If a job management folder provided by such a device is prepared in
which a specific program file is held in advance, a user can
perform operation using a computational resource on this device
only by attaching the USB memory and copies processing target data
into the USB memory. In such a case, an external processing device
can be used as if allowed only by attachment of a USB memory
independently from the OS 161 or an architecture of the PC 110.
Second Embodiment
[0110] Next, a second embodiment will be described. Components of a
distributed processing device in the following second to tenth
embodiments are the same as the components of the distributed
processing device 1 of the first embodiment, and description
thereof will be omitted. As described above, in the case where the
program does not support dynamic change of a degree of parallelism,
when one processor file is taken out from the job execution folder
50 during distributed processing being executed, the distributed
processing is suspended at the time.
[0111] In the case of a program which does not support migration,
in order to resume distributed processing after all processor files
are taken out and the distributed processing is suspended,
processor files corresponding to originally used computational
resources need to be placed in the job execution folder 50.

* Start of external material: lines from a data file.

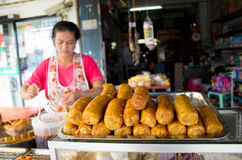 Market woman selling sausages. royalty free stock images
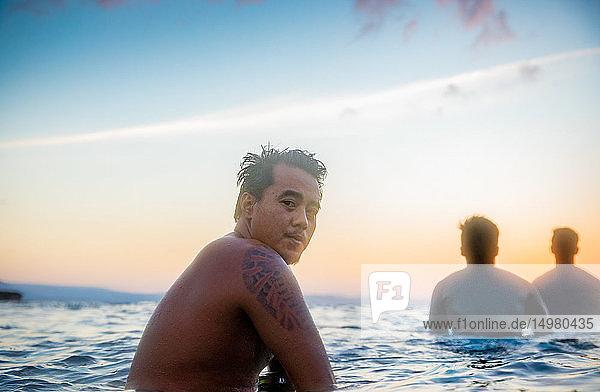 Mann und Freunde genießen das Meer bei Sonnenuntergang  Pagudpud  Ilocos Norte  Philippinen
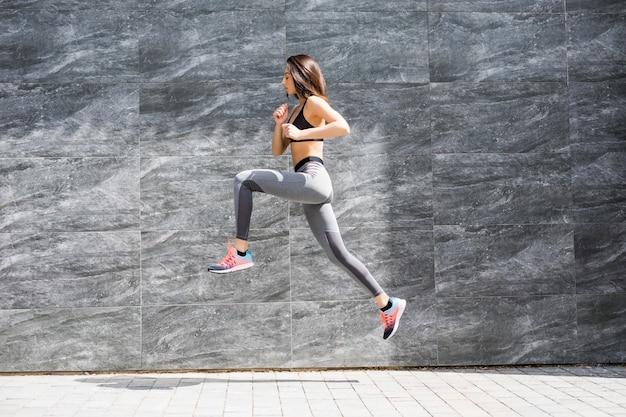 Mulher jovem com corpo apto, pulando e correndo contra uma parede cinza.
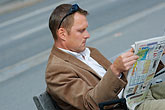 one man only stock photography | Sweden, Stockholm, Man reading on bench, image id 5-720-6124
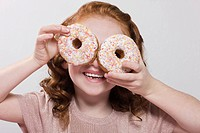 Girl holding doughnuts to her eyes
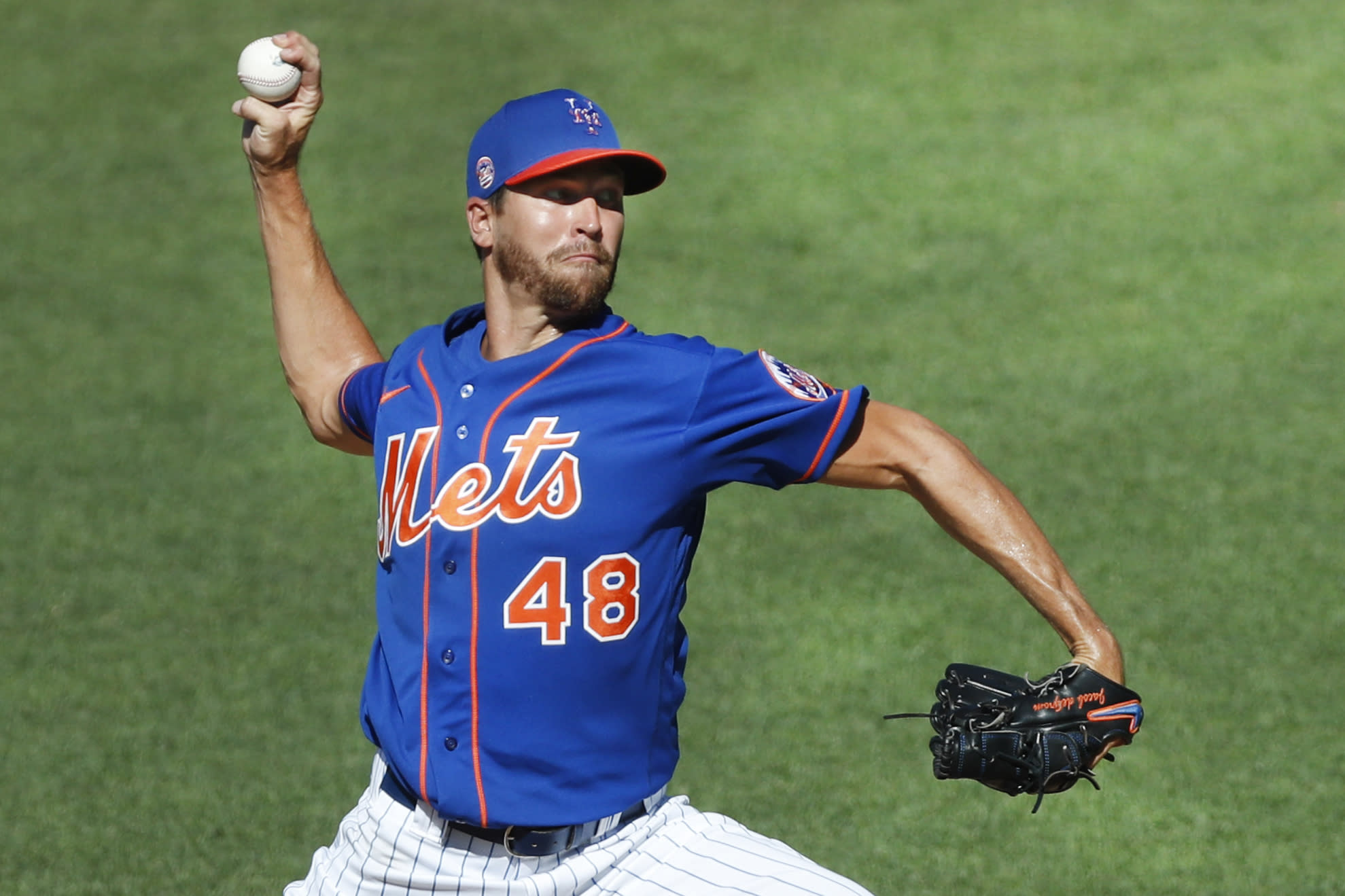 New York Mets starting pitcher Jacob deGrom (48) winds up while delivering a pitch during a simulated game, part of the Mets summer training camp workout at Citi Field, Thursday, July 9, 2020, in New York. (AP Photo/Kathy Willens)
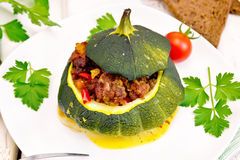 Squash green stuffed in plate on light board Royalty Free Stock Image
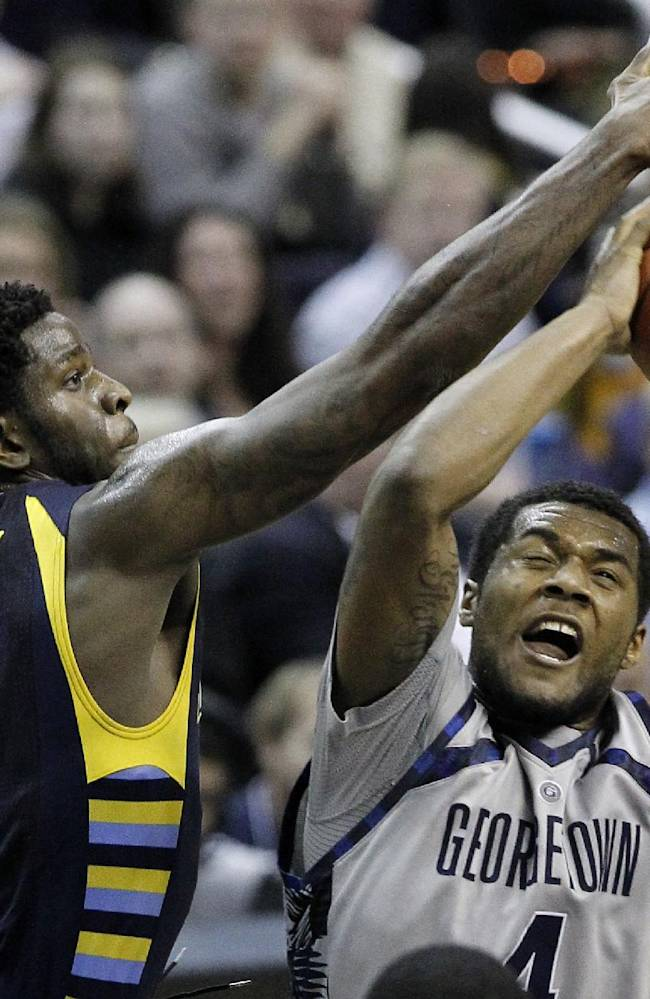 Georgetown guard D'Vauntes Smith-Rivera (4) tries to shoot past Marquette forward Jamil Wilson (0) during the second half of an NCAA college basketball game, Monday, Jan. 20, 2014, in Washington. Marquette won 80-72 in overtime
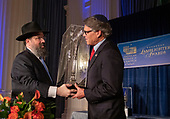 United States Secretary of Energy Rick Perry, right, accepts the 2019 Lamplighter Public Service Award from Rabbi Levi Shemtov, Executive Vice President of the American Friends of Lubavitch (Chabad), left. during a gala dinner at the Organization of American States in Washington, DC on Tuesday, June 18, 2019.<br /> Credit: Ron Sachs / CNP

[0112] To properly inform a user of such a circumstance, the file
processing section 11 creates a virtual file for prompting a user
operation as necessary.
[0113] FIG. 15 is an explanatory diagram illustrating a state in
which a virtual file has been generated.
[0114] FIG. 15 shows a state in which the processor file 34 is
taken out from the job execution folder 50 after four computational
resources are assigned to a program which does not support dynamic
change of a degree of parallelism or migration and then the program
is started. In this case, because distributed processing is
suspended, the name of the state file 55 is changed to the file
name "SUSPENDED" indicating suspension. Further, in the job
execution folder 50, a virtual file 57 is generated which requests
the taken-out processor file 34 to be placed back in the job
execution folder 50 again.
[0115] This virtual file 57 is given a file name
"request_cpu3.pureq" for requesting the processor file 34 having a
file name "cpu3.pu" to be placed back in the job execution folder
50. The virtual file 57 disappears when a copy of the processor
file 34 is placed again in the job execution folder 50.

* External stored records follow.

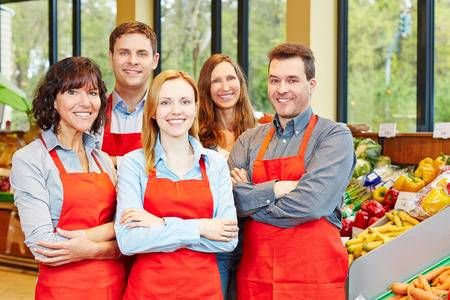 29682805 happy staff team with men and women in a supermarket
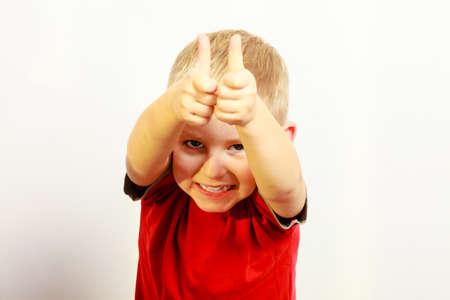 carita feliz: Infancia feliz. Retrato de la sonrisa divertida muchacho rubio ni�o en edad preescolar ni�o que muestra el pulgar en se�al de �xito gesto de la mano. Indoor. Foto de archivo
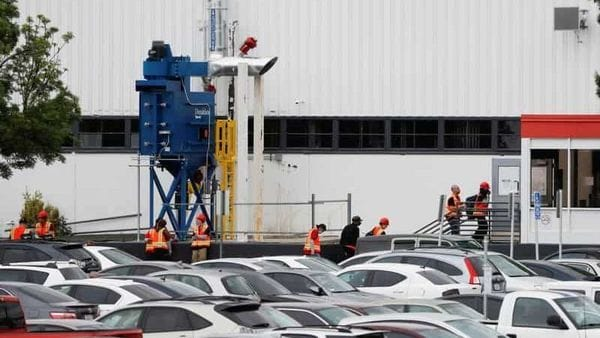 Workers in orange vests are seen outside Tesla's primary vehicle factory in Fremont, California. (REUTERS)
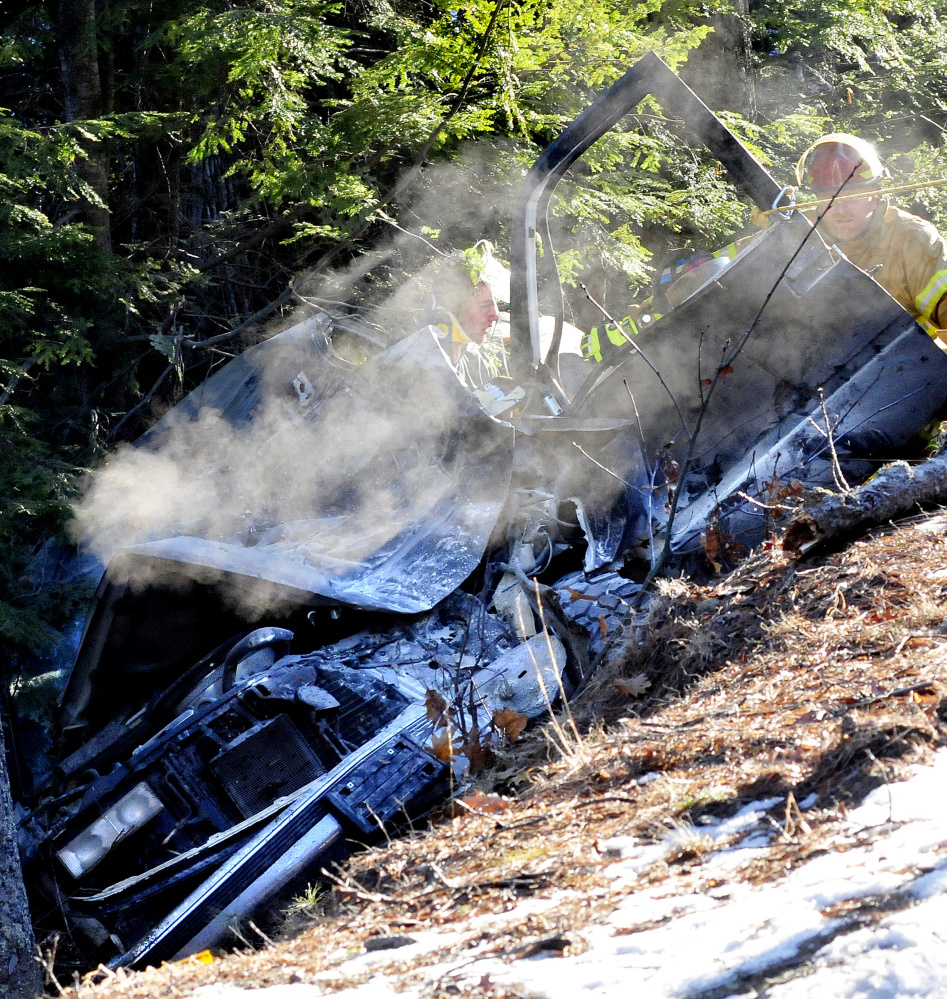 Smoke continues to rise from Eric Bachand's vehicle as firefighters stabilize him after his vehicle went off Route 135 in Belgrade on Tuesday. A Maine State Police trooper used a fire extinguisher to put out the fire before firefighters arrived.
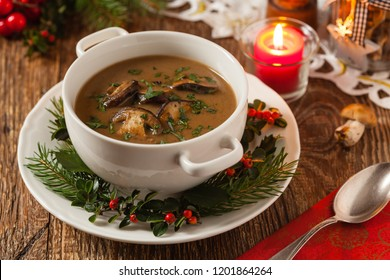 Traditional mushroom soup, made from porcini mushrooms. Christmas decoration. Front view.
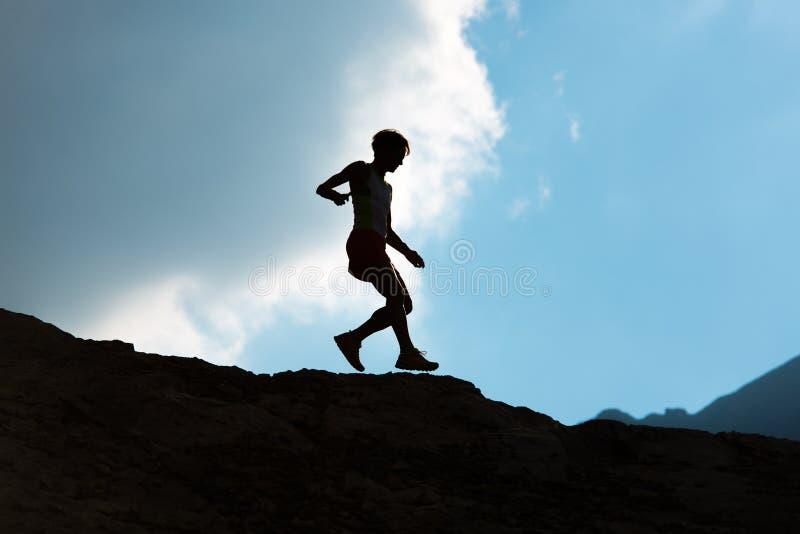 Frau läuft abwärts auf Gebirgspfad lizenzfreie stockfotos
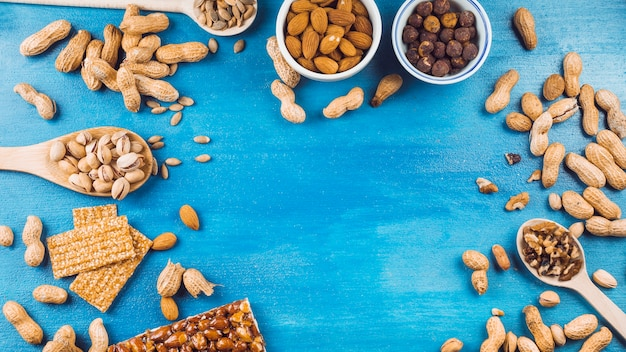 Ingredients for making homemade energy bar on blue textured background Free Photo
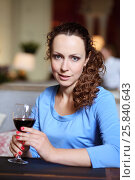 Купить «Woman in blue dress holds glass of red wine in restaurant, shallow dof», фото № 25840643, снято 12 июля 2015 г. (c) Losevsky Pavel / Фотобанк Лори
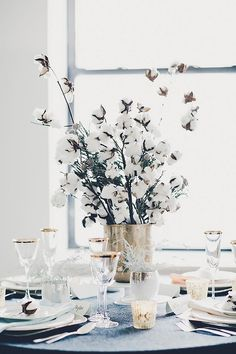 Table scape with a restrained palette of blue and white and layers of metallics and mercury glass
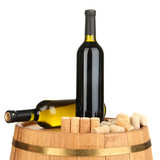 Wine and corks on barrel isolated on white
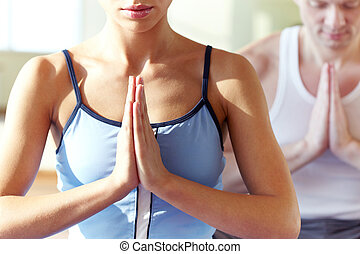 Yoga exercise - Photo of meditating girl with hands kept in...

[0116] Because the virtual file 57 as described above is generated
by the file processing section 11, final operation or determination
can be left to a user. Thereby, the user can understand an issue or
a solution, and enhance understanding of distributed
processing.
Third Embodiment
[0117] Next, a third embodiment will be described.
[0118] In a case where a processor file is copied from a job
execution folder of a distributed job into another job execution
folder during execution of the distributed processing, if a
computational resource can be used in parallel by context switching
or the like, the file processing section 11 can issue an
instruction to use the computational resource corresponding to the
processor file in parallel between the original distributed job
being executed and a distributed job corresponding to the copy
destination job execution folder. Similarly, in a case where a
processor file corresponding to a computational resource which is
already being used in distributed processing is copied from the
processor management folder 30 to a job execution folder, if the
computational resource can be used in parallel by context switching
or the like, the file processing section 11 can issue an
instruction to use the computational resource corresponding to the
processor file in parallel between an original distributed job
being executed and a distributed job corresponding to the copy
destination job execution folder.
[0119] On the other hand, a computational resource cannot be used
in parallel or is already being used for a maximum number of
distributed jobs which can simultaneously use the computational
resource, the file processing section 11 generates a special file
indicating that a processor file has been reserved (hereinafter
referred to as a reservation file) at a time when copying is
performed. The reservation file disappears when the computational
resource becomes available, and a normal copy of the processor file
is generated instead.
[0120] FIG. 16 is an explanatory diagram illustrating a state in
which computational resources are simultaneously used.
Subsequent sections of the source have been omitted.